We have militarised space. If not yet actually fighting from there, nations use satellites to spy on each other. A depressing development in the First World War was the adaptation of flight, fully achieved only 11 years earlier, into aerial warfare. We are the warring race, manic in our desire to slaughter each other.

But we must “remember” the slain. There was a time when I would have loved to attend the Menin Gate ceremony. No doubt I would have found it as moving as all who have witnessed it testify.

But I now regard it as an empty pantomime.

I’d wager that every one of the 54,896 named dead would willingly swap the guards of honour, the Last Post, the respectful silence of the spectators, for the cessation of war – a true, enduring peace.

Perhaps it’s my age – 76. Not much time left to hope to see the world come to its senses.
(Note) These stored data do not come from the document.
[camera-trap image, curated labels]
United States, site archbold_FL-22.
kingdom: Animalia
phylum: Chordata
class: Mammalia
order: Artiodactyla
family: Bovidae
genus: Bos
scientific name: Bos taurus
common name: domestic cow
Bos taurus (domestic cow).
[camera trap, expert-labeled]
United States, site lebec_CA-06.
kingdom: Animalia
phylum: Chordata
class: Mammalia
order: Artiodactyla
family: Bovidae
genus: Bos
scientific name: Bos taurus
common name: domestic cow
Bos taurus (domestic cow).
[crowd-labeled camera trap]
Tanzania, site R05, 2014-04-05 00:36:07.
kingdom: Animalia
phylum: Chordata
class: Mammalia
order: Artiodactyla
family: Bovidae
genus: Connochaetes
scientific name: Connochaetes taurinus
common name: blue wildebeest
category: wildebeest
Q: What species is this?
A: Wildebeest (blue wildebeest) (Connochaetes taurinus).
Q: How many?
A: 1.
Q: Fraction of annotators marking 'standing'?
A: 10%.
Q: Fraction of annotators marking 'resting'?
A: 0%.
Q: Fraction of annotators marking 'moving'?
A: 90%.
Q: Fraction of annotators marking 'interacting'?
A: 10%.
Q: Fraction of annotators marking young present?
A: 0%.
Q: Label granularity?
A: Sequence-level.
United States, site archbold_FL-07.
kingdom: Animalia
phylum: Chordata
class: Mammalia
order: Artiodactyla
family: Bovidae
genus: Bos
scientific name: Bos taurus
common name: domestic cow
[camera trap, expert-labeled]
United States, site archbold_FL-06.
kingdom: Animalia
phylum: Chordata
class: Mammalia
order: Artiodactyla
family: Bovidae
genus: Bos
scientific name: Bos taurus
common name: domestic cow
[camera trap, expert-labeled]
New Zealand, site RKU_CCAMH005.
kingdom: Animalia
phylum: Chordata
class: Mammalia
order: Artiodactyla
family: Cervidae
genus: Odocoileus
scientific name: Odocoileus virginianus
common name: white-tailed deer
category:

There is so much to enjoy, to take pleasure in. But we are hell bent on creating such misery as that spawned by the Somme, or those Gaza air strikes.

For our leaders the key lesson of the First World War is not about peace but about defence.

As David Cameron’s special adviser on the commemorations warned that today’s world order is “alarmingly fragile”, Foreign Secretary Philip Hammond, said that Britain’s troops, hardened by Afghanistan service, form “a warrior generation”.

The irony of this announcement on the very anniversary of the start of the First World War, seems to have gone unnoticed. A century after the carnage we still need warriors.

Some will fall. But we will remember them. From now until eternity, or, more likely, the crack of doom.